Sengsara dalam Selubung Jubah Ungu

Oleh S.P. Tumanggor

 

Di kanan belakang, seorang tentara Romawi berkumis-janggut dan bertombak mengawasi. Di kiri belakang, seorang barbar hendak memasangkan jubah ungu. Di depan, seorang berbusana Eropa abad pertengahan berlutut sambil menyerahkan sebatang buluh. Di antara mereka semua, Yesus Kristus duduk dengan pakaian dilucuti, tangan terikat, dan kepala dimahkotai duri. Ia akan menanggung sengsara hebat dalam selubung jubah ungu.

Itu gambaran yang disuguhkan oleh lukisan “Olok-olok terhadap Kristus” (Ing.: The Mocking of Christ) gubahan Edouard Manet (1832-1883), pelukis Perancis yang menjembatani aliran realisme dan impresionisme.
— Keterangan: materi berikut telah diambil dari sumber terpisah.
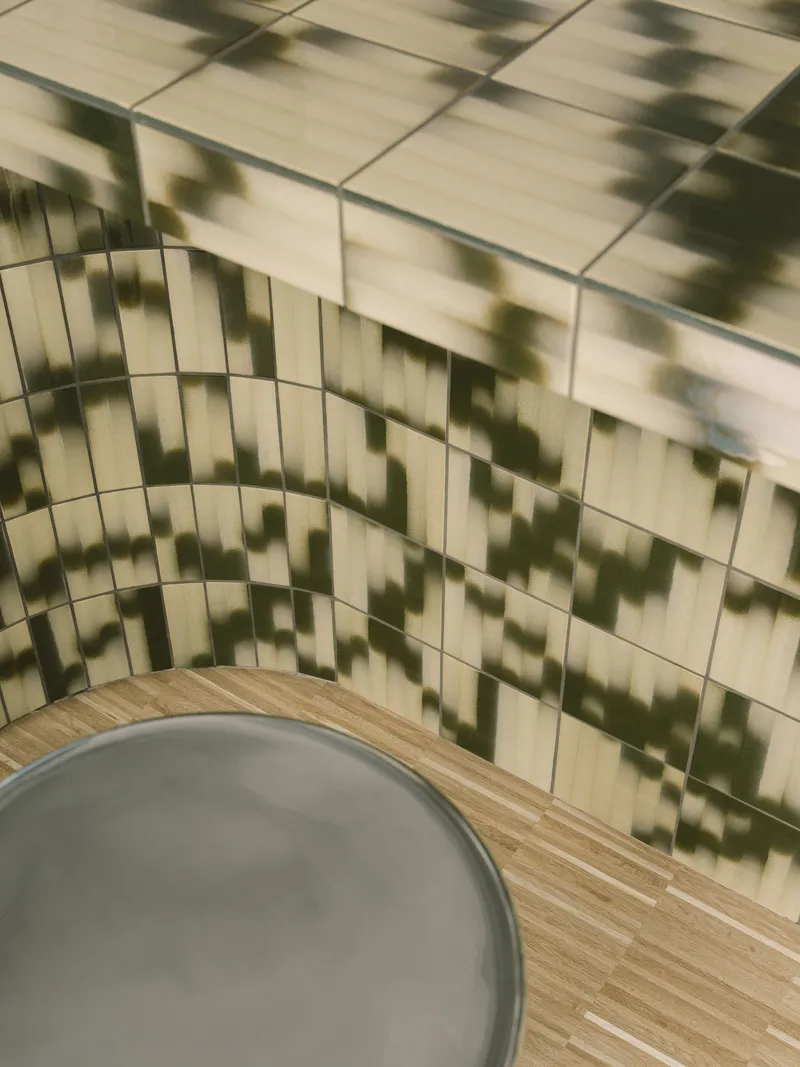 Corner detail of cream-tiled wall with dappled shadow patterns cast across horizontal subway tiles
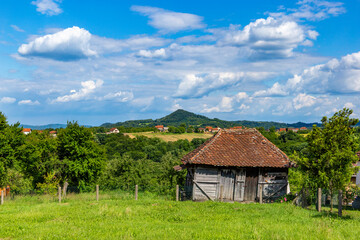 Fototapeta premium A traditional wooden barn in the hilly region of western Serbia.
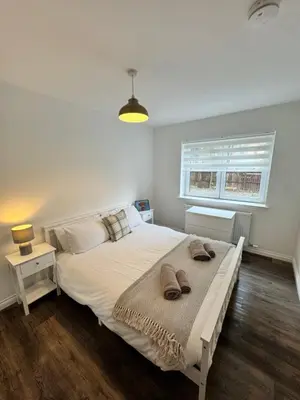 a bedroom with a large bed with two towels on it at Inchchlonaig Apartment in Bonhill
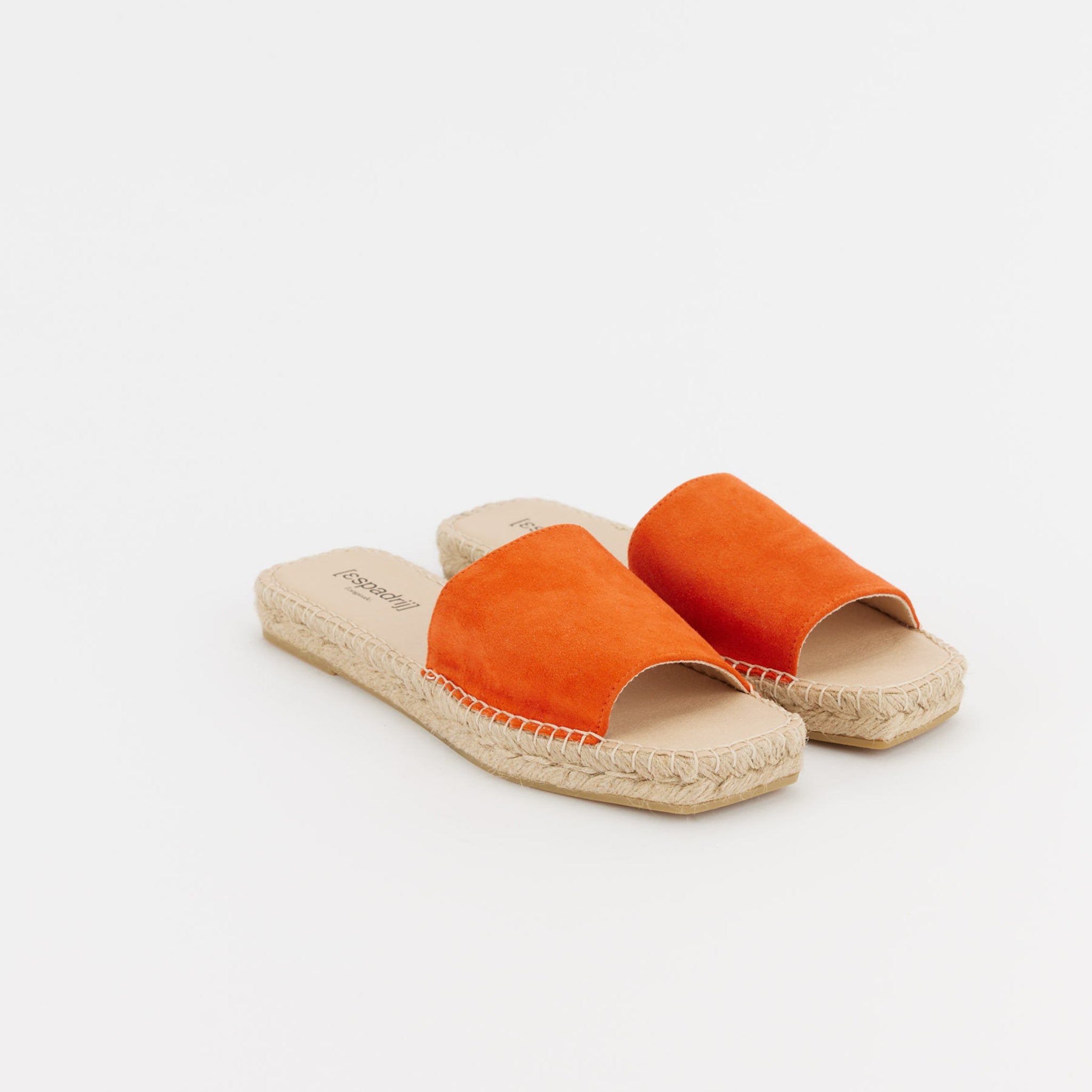 Orangefarbene Sandalen mit geflochtener Sohle auf weißem Hintergrund.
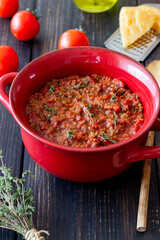 Bolognese sauce on a wooden background. Italian cuisine.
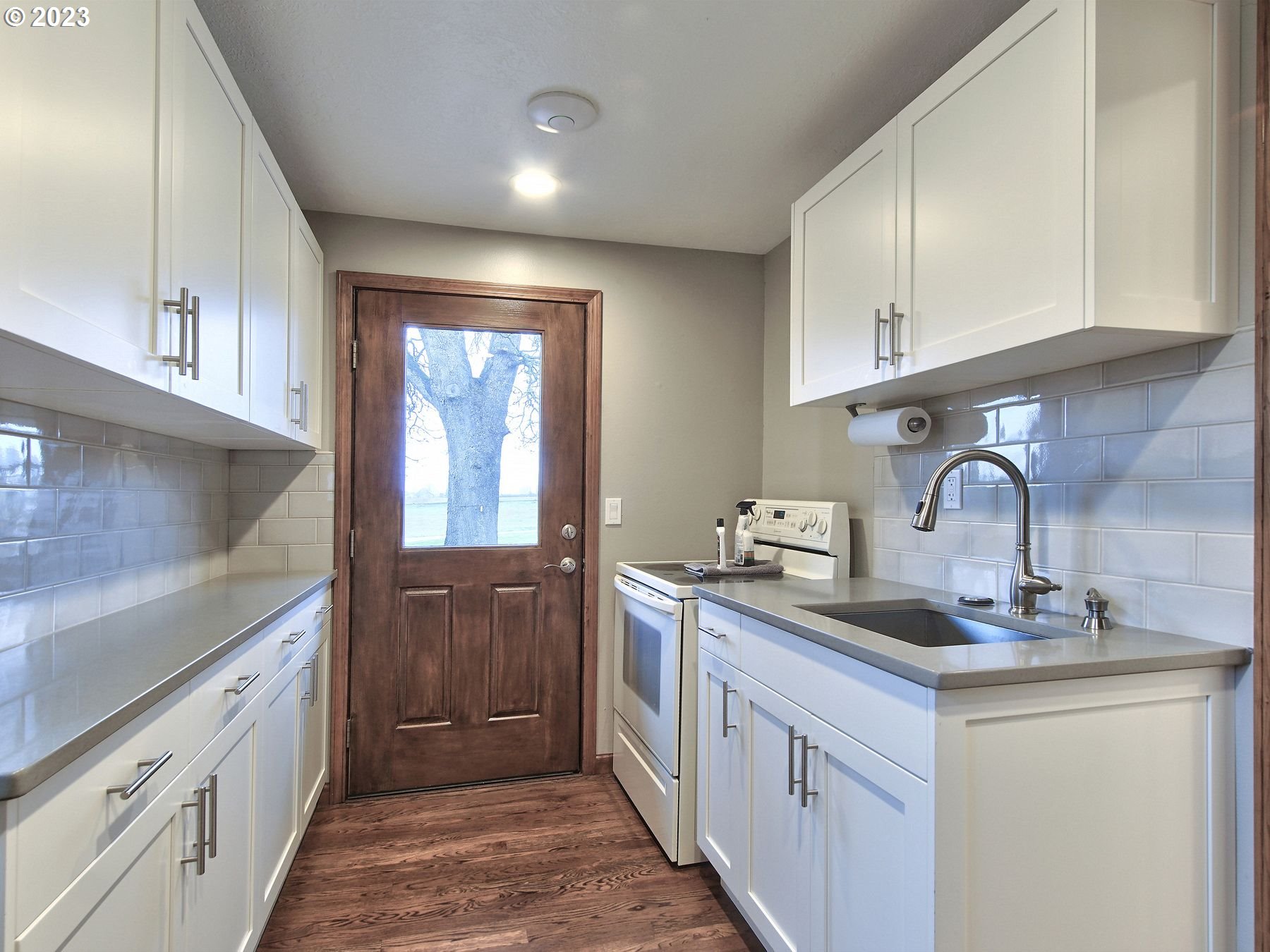 32840 South Meridian Road Woodburn, OR 97071 - Photo 26 of 32 a kitchen with granite countertop a sink stainless steel appliances and cabinets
Inovatif tapi tetap menghargai tradisi, Manet menjadi salah satu pelopor lukisan Barat moderen.1 “Olok-olok terhadap Kristus” adalah satu dari beberapa karya relijiusnya—pada masa orang Barat umumnya “masih” menjunjung kekristenan, berbeda jauh dengan yang kita dapati hari ini.

Kerelijiusan itu pun tampak dari cara Manet mengeropakan kekristenan dalam lukisan tersebut. Busana abad pertengahan si penyerah buluh dan kehadiran orang barbar (dinilai pengamat sebagai orang Perancis)2 mengungkapkan kerinduan untuk menjadikan kekristenan khas Eropa. Betapa eloknya jika kerinduan serupa dimiliki oleh orang Kristen dari berbagai bangsa sehingga karya seni ataupun pemikiran kristiani kita adalah khas bangsa kita!

Dasar lukisan Manet ialah kisah Alkitab di Matius 27:27-31, ketika Kristus “didandani” dengan jubah ungu, mahkota duri, dan sebatang buluh oleh serdadu-serdadu Gubernur Pilatus. Semua benda itu dimaksudkan untuk mengolok-olok Dia yang telah disambut penduduk Yerusalem sebagai raja-mesias dan yang karenanya diadili dengan tuduhan palsu hendak memberontak terhadap pemerintah penjajah Romawi.

Jubah ungu adalah pakaian keagungan yang biasa dikenakan para pembesar.3 Mahkota duri melambangkan mahkota raja dan buluh (batang kayu panjang seperti bambu)4 melambangkan tongkat raja—semua secara olok-olok. Para serdadu mengucapkan ejekan “salam, hai raja orang Yahudi”5 kepada-Nya. Mereka meludahi-Nya lalu memukulkan buluh itu ke kepala-Nya. Dalam selubung jubah ungu Ia disengsarakan.

Pastinya dahsyat sengsara Kristus, karena olok-olok berupa tindakan dan perkataan itu menyakiti fisik sekaligus batin-Nya. Padahal Ia memang raja, hanya saja kerajaan-Nya datang kelak di akhir zaman. Ketika pertama datang ke bumi, Ia datang sebagai hamba Allah yang menderita untuk “membenarkan banyak orang … dan kejahatan mereka dia pikul” (Yes. 53:11). Manet dengan jeli menangkap aura kehambaan Kristus itu dalam lukisannya.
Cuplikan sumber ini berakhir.